_Assigned task_:
Where an entry below contains an image, skip the image and copy the rest exactly.

Captioned web images:
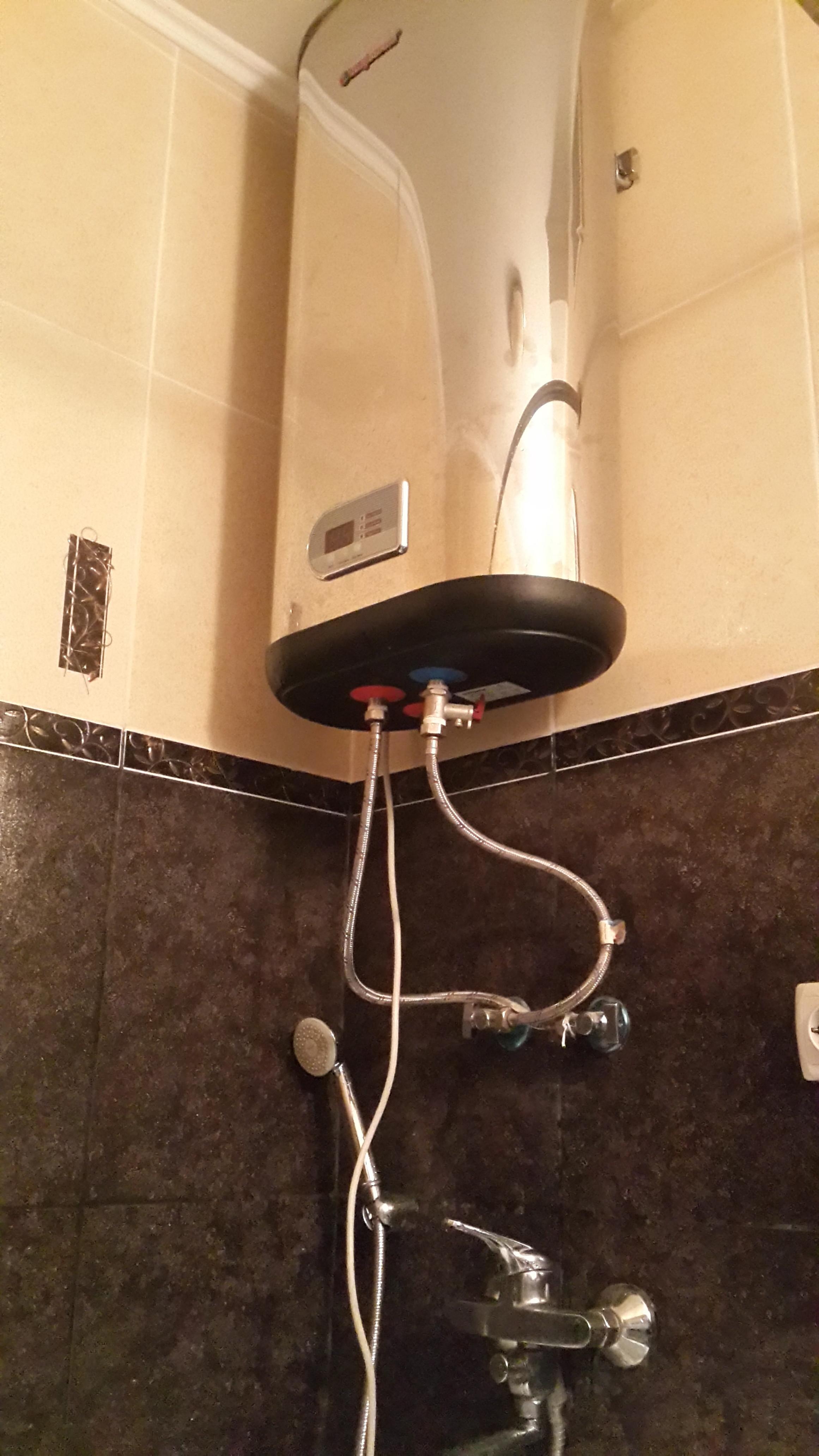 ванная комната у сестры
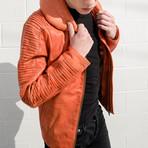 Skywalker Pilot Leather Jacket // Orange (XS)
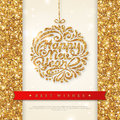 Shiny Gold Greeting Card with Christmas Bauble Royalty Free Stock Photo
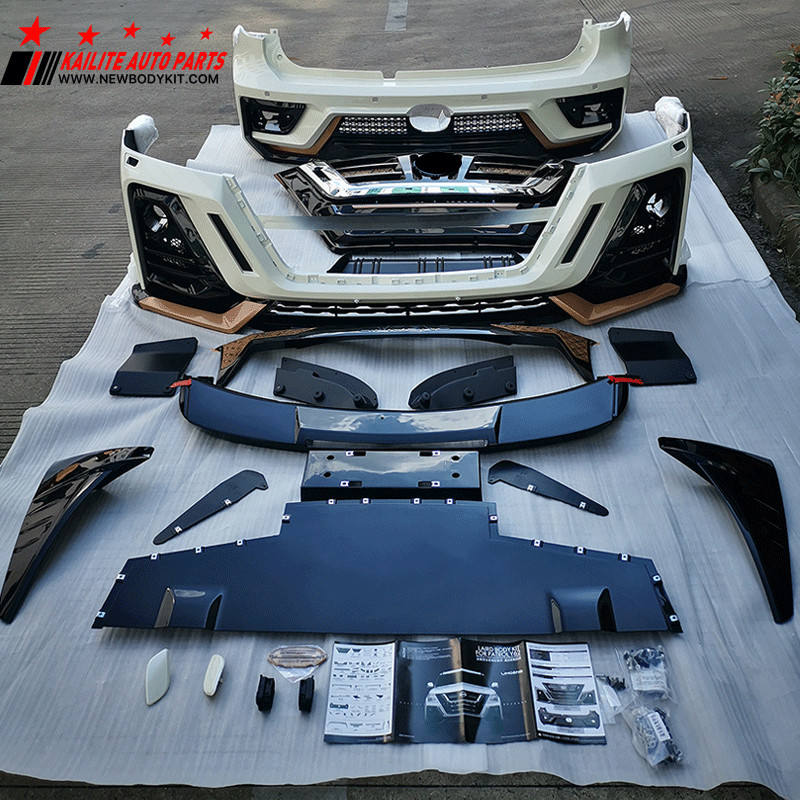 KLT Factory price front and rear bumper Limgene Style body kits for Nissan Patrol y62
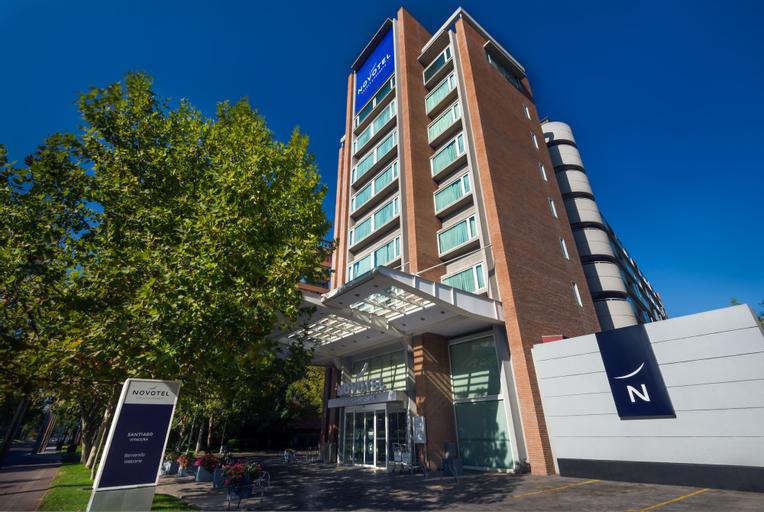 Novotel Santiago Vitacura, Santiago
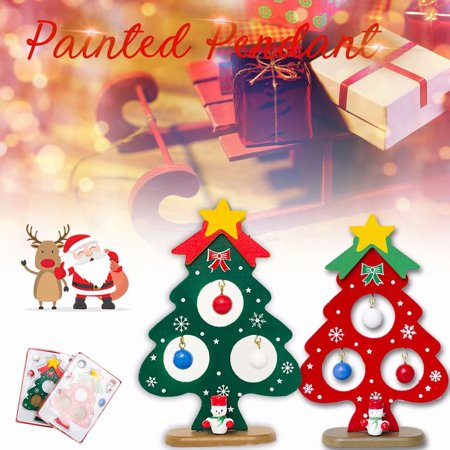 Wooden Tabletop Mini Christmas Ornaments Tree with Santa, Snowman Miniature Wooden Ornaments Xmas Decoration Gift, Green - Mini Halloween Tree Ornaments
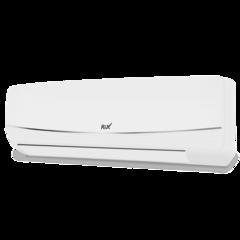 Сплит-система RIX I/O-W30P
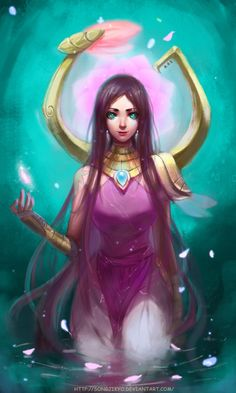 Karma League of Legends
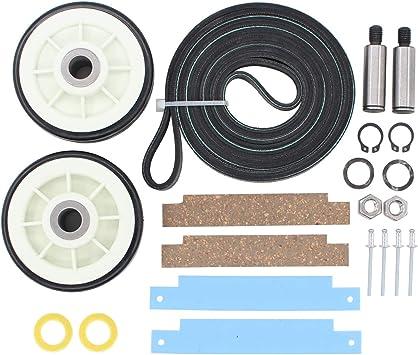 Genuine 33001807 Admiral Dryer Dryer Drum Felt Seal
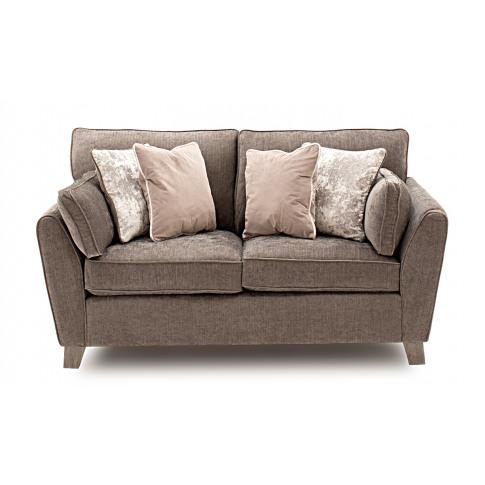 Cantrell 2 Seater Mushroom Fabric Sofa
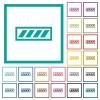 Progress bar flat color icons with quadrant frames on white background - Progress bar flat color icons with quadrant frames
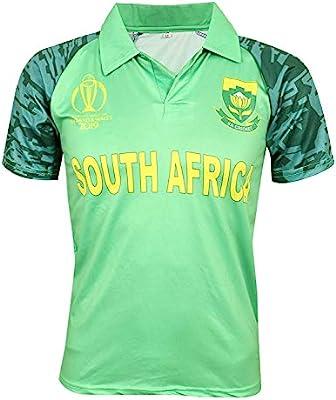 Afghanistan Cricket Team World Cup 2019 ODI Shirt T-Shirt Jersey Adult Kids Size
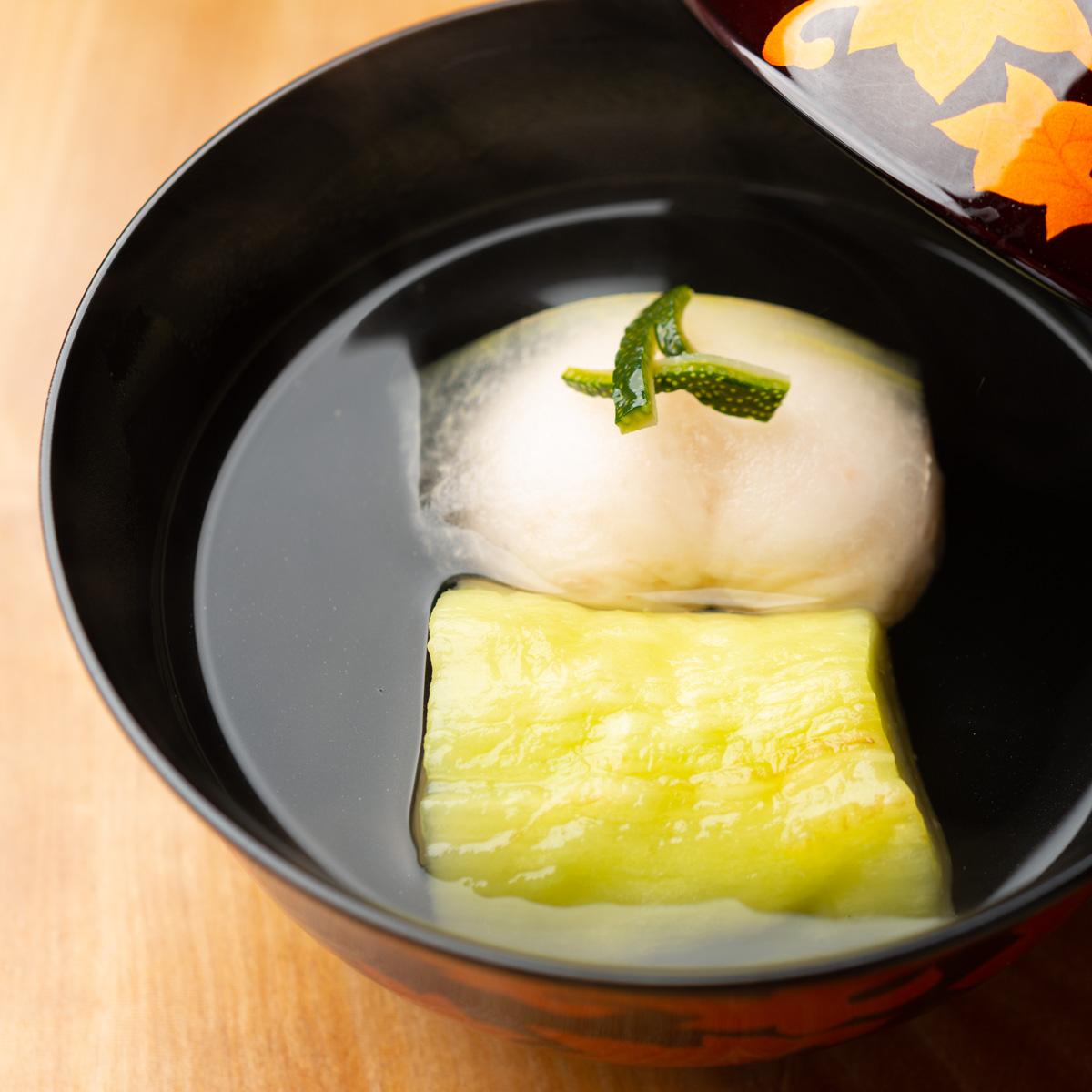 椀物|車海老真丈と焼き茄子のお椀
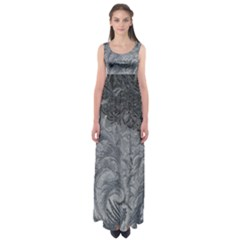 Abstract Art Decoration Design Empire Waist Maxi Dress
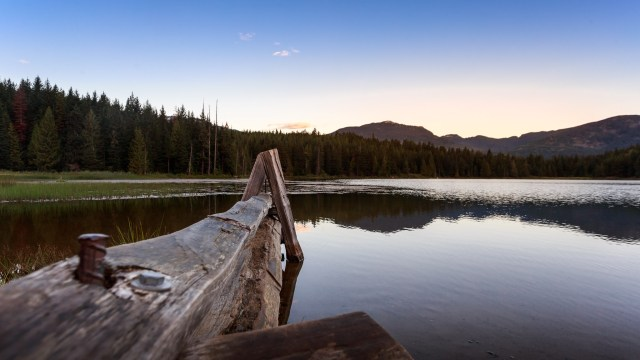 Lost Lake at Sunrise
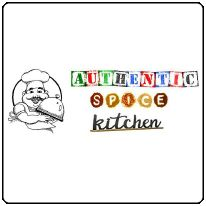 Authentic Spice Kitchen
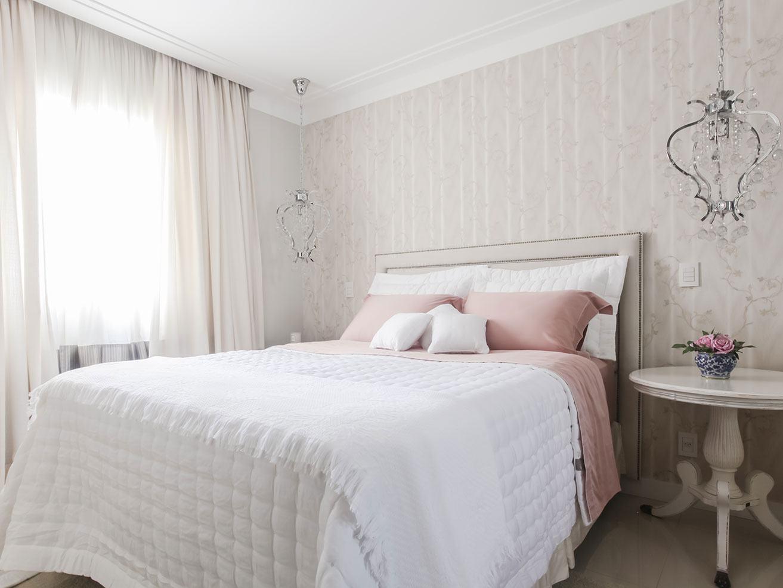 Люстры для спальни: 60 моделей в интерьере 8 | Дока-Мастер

_The completed task_:
 ванная комната у сестры
 Skywalker Pilot Leather Jacket // Orange (XS)
 Shiny Gold Greeting Card with Christmas Bauble Royalty Free Stock Photo
 KLT Factory price front and rear bumper Limgene Style body kits for Nissan Patrol y62
 Novotel Santiago Vitacura, Santiago
 Wooden Tabletop Mini Christmas Ornaments Tree with Santa, Snowman Miniature Wooden Ornaments Xmas Decoration Gift, Green - Mini Halloween Tree Ornaments
 Сплит-система RIX I/O-W30P
 Karma League of Legends
 Genuine 33001807 Admiral Dryer Dryer Drum Felt Seal
 Cantrell 2 Seater Mushroom Fabric Sofa
 Progress bar flat color icons with quadrant frames on white background - Progress bar flat color icons with quadrant frames
 Afghanistan Cricket Team World Cup 2019 ODI Shirt T-Shirt Jersey Adult Kids Size
 椀物|車海老真丈と焼き茄子のお椀
 Abstract Art Decoration Design Empire Waist Maxi Dress
 Lost Lake at Sunrise
 Authentic Spice Kitchen
 Люстры для спальни: 60 моделей в интерьере 8 | Дока-Мастер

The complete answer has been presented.